John Cage & Klaus vom Bruch

Video documentation by Klaus vom Bruch of John Cage's performance 4'33" at the Kölnischer Kunstverein, Cologne (1986). Courtesy of Klaus vom Bruch.

John Cage / Klaus vom Bruch. Exhibition view of the video 4'33" (1986) at the III Venice International Performance Art Week 2016. Image © VestAndPage

John Cage / Klaus vom Bruch. Exhibition view of the video 4'33" (1986) at the III Venice International Performance Art Week 2016. Image © VestAndPage

 

John Milton Cage Jr. (Los Angeles, 1912 – New York, 1992) was one of the most celebrated and iconoclastic American composer, music theorist, writer, philosopher, and artist. A pioneer of indeterminacy in music, electroacoustic music, and non-standard use of musical instruments, Cage was one of the leading figures of the post-war avant-garde and as been instrumental in reshaping postwar Western music. His radical innovations in compositions and theory — the application of chance and "found" sound as an integral compositional device, the creation of musical structures based on rhythm rather than tonality — were influential in altering traditional concepts of musical interpretation. Cage is perhaps best known for his 1952 composition 4′33″, which is performed in the absence of deliberate sound; musicians who present the work do nothing aside from being present for the duration specified by the title. The content of the composition is not "four minutes and 33 seconds of silence," as is often assumed, but rather the sounds of the environment heard by the audience during performance (Kostelanetz 2003, 69-70; reviews cited in Fetterman 1996, 69). The work's challenge to assumed definitions about musicianship and musical experience made it a popular and controversial topic both in musicology and the broader aesthetics of art and performance. Cage was also a pioneer of the prepared piano (a piano with its sound altered by objects placed between or on its strings or hammers), for which he wrote numerous dance-related works and a few concert pieces. The best known of these is Sonatas and Interludes (1946–48). (Nicholls 2002, 80) 

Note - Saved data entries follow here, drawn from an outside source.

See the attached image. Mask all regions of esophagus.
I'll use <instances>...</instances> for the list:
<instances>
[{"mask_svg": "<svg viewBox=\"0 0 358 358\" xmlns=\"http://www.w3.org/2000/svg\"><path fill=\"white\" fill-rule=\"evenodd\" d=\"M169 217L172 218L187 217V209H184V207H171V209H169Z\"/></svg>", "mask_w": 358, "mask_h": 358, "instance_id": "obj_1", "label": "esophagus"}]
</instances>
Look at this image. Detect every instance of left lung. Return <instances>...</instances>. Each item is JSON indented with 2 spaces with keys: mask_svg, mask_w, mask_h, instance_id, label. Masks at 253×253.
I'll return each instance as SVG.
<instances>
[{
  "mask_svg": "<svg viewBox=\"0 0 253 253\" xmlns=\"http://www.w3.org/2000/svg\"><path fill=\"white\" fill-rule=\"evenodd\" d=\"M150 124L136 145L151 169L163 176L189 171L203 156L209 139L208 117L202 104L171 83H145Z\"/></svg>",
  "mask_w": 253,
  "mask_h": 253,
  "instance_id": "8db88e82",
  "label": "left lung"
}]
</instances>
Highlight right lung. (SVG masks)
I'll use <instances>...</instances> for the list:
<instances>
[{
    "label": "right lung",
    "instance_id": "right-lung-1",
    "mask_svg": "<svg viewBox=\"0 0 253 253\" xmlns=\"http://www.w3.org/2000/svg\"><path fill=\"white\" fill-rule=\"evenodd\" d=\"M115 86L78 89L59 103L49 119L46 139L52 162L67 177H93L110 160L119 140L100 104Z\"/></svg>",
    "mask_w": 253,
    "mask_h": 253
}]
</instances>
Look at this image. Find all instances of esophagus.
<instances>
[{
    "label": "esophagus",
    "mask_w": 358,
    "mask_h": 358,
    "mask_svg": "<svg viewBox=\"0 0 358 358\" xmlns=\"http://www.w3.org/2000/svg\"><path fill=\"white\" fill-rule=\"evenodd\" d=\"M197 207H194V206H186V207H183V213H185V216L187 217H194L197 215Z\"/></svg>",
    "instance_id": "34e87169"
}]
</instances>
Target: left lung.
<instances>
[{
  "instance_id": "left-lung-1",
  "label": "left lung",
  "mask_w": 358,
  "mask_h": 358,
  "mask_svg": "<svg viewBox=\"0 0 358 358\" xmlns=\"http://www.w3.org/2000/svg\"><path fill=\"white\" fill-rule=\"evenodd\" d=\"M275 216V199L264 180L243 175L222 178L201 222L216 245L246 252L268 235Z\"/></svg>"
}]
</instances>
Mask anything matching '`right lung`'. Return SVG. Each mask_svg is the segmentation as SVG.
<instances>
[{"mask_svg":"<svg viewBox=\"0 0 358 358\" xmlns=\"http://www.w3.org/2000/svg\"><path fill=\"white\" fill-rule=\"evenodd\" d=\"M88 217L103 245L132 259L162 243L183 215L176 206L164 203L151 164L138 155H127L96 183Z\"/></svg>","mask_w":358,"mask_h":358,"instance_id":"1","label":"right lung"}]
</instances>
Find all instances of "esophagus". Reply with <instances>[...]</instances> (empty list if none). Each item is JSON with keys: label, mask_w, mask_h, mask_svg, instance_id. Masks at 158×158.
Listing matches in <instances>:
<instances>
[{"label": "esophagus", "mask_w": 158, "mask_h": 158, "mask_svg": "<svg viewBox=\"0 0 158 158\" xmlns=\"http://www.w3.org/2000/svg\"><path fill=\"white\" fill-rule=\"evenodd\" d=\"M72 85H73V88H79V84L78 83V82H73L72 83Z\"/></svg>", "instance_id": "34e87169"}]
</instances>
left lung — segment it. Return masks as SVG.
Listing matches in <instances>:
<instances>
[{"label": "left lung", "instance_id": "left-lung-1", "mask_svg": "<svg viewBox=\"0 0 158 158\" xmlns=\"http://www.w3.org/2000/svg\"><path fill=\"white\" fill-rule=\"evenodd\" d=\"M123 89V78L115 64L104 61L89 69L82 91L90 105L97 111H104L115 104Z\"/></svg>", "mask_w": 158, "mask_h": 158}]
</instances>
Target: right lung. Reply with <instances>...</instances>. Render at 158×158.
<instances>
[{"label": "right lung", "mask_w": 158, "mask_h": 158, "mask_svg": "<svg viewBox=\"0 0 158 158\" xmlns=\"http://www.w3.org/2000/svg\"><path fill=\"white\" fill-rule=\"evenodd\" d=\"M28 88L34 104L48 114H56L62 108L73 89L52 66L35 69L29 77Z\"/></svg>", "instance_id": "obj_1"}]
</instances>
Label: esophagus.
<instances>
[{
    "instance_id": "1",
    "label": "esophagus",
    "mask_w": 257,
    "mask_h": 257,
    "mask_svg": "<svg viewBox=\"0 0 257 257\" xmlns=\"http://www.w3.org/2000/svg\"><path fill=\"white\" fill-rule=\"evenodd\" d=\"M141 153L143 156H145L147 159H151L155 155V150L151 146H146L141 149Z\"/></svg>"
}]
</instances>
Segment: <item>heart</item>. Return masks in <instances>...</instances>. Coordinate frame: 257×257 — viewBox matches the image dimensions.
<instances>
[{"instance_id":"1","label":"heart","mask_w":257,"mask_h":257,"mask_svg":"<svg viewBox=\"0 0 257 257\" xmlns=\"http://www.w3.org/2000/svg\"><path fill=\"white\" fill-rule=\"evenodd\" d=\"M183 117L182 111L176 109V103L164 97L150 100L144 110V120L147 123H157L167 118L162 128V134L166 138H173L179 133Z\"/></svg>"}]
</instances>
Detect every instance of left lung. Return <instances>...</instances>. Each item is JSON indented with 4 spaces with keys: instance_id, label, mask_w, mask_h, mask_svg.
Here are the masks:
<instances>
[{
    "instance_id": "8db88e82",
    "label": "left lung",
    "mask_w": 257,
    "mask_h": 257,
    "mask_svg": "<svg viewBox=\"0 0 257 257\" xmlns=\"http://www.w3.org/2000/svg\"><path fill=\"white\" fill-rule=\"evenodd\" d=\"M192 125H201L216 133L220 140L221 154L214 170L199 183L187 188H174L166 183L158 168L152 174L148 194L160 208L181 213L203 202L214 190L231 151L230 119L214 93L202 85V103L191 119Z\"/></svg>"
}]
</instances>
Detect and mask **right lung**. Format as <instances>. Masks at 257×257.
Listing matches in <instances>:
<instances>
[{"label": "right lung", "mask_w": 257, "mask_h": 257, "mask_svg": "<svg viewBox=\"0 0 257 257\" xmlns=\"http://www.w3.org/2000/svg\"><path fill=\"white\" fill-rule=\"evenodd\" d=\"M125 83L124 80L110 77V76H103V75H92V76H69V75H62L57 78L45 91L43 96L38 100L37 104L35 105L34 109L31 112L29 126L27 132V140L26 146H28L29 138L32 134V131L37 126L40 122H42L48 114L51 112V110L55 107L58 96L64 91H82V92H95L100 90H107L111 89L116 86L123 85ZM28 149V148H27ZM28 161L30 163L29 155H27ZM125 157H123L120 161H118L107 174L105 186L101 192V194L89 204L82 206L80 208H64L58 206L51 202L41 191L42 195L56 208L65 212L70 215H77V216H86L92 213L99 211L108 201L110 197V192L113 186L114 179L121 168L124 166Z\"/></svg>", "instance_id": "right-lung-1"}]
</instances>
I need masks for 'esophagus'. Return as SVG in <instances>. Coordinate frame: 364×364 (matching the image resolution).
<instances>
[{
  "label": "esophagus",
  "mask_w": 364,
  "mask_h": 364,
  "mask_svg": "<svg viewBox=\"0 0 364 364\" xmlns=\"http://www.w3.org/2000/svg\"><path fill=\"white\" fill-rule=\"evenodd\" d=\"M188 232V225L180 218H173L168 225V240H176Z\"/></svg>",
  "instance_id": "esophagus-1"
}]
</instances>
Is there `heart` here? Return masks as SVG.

Klaus vom Bruch (Cologne, 1952) is a German media artist. Vom Bruch studied conceptual art at the California Institute of the Arts with John Baldessar from 1975 to 1976, and philosophy at the University of Cologne from 1976 to 1980. With Ulrike Rosenbach and Marcel Odenbach he formed the art group ATV. He works since 1975 with video, first as a videotape and since the mid-1980s especially in installations. His commitment to critical discussions about contemporary events in politics and current social subjects are the sources for his topics. Commercials from TV are often the starting point combined with historical film material which has been alienated and restructured. For the video installations, he included his own sculptural elements, and adopted completely new and characteristic ways. Vom Bruch's early works are compelling inquiries into postwar German identity. The mythic past collides with the media present as the artist is seen in collusion with World War II bomber pilots, wartime destruction, and TV advertising. Collapsing the personal and the historical, conflating subjectivity and history, desire and the cinematic apparatus, or the body and communications technologies, vom Bruch's potent analytical systems expand on the theories of Paul Virilio.

The VENICE INTERNATIONAL PERFORMANCE ART WEEK 2016 presents the video documentation by Klaus vom Bruch of John Cage's 1986 performance 4'33", held at the Kölnische Kunstverein, Cologne (DE).